** START OF Text excerpt **
FCC Repeals Net Neutrality Rules

The FCC today voted to repeal net neutrality rules.

The agency scrapped the so-called net neutrality regulations that prohibited broadband providers from blocking websites or charging for higher-quality service or certain content. The federal government will also no longer regulate high-speed internet delivery as if it were a utility, like phone service.

FCC Chair Ajit Pai joined with the two Republican members of the FCC to make the vote a 3-2 decision.

His views read like trickle-down falsities to me: [More...]

Pai says:

“We are helping consumers and promoting competition,” Mr. Pai said in a speech before the vote. “Broadband providers will have more incentive to build networks, especially to underserved areas.”

The New York Times reports on his record :

In his first 11 months as chairman, he has lifted media ownership limits, eased caps on how much broadband providers can charge business customers and cut back on a low-income broadband program that was slated to be expanded to nationwide carriers.

I don't think there is a single member of the Trump Administration who knows what he (or she) is talking about. Either that or they lie deliberately.

Here is Pai's statement from April.

What it may mean for you:

Many consumer advocates have argued that if the rules get scrapped, broadband providers will begin selling the internet in bundles, not unlike how cable television is sold today. Want to access Facebook and Twitter? Under a bundling system, getting on those sites could require paying for a premium social media package.

In some countries, internet bundling is already happening. In October, Representative Ro Khanna, Democrat of California, posted a screenshot on Twitter from a Portuguese mobile carrier that showed subscription plans with names like Social, Messaging and Video. He wrote that providers were “starting to split the net.”

The internet will be split into fast and slow lanes. Where do you think you'll end up? According to the Times:

Another major concern is that consumers could suffer from pay-to-play deals. Without rules prohibiting paid prioritization, a fast lane could be occupied by big internet and media companies, as well as affluent households, while everyone else would be left on the slow lane.

This vote is bad for consumers. AT&T Inc, Comcast and Verizon will control the keys to the internet kingdom, along with Amazon, Apple, Facebook, Google and Microsoft. They will decide what you can access, what you must pay and how quickly your service will work. They will work together for their benefit, not our benefit.
** END OF Text excerpt **
** START OF Given information **
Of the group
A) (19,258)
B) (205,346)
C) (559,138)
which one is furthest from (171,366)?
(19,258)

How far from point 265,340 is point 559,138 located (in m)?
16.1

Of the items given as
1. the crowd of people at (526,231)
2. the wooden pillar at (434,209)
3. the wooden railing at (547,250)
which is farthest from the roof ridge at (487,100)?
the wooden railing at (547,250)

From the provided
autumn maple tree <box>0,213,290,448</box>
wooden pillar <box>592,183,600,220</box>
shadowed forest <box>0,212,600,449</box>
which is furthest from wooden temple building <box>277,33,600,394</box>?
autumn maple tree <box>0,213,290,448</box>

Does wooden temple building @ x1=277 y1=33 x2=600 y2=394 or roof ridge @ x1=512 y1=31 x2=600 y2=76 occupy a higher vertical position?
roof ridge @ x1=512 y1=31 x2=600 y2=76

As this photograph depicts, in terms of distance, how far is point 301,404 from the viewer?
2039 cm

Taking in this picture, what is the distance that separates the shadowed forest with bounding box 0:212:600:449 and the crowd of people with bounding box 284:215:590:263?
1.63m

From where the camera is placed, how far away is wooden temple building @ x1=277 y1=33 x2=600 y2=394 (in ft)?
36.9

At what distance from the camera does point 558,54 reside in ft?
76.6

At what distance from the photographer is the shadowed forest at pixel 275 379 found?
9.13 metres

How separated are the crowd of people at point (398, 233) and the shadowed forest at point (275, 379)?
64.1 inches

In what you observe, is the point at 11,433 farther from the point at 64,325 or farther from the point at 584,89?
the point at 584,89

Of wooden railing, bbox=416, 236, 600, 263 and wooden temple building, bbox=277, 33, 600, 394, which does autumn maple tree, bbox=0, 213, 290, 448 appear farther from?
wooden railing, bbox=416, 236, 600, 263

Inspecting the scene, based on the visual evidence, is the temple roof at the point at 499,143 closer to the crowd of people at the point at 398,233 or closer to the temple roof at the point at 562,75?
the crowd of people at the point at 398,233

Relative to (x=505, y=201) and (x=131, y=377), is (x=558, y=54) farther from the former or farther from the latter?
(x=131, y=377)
** END OF Given information **
Copy the text on the FCC's net neutrality repeal verbatim, between "FCC Chair Ajit" and "they lie deliberately.", inclusive.

Complete answer:
FCC Chair Ajit Pai joined with the two Republican members of the FCC to make the vote a 3-2 decision.

His views read like trickle-down falsities to me: [More...]

Pai says:

“We are helping consumers and promoting competition,” Mr. Pai said in a speech before the vote. “Broadband providers will have more incentive to build networks, especially to underserved areas.”

The New York Times reports on his record :

In his first 11 months as chairman, he has lifted media ownership limits, eased caps on how much broadband providers can charge business customers and cut back on a low-income broadband program that was slated to be expanded to nationwide carriers.

I don't think there is a single member of the Trump Administration who knows what he (or she) is talking about. Either that or they lie deliberately.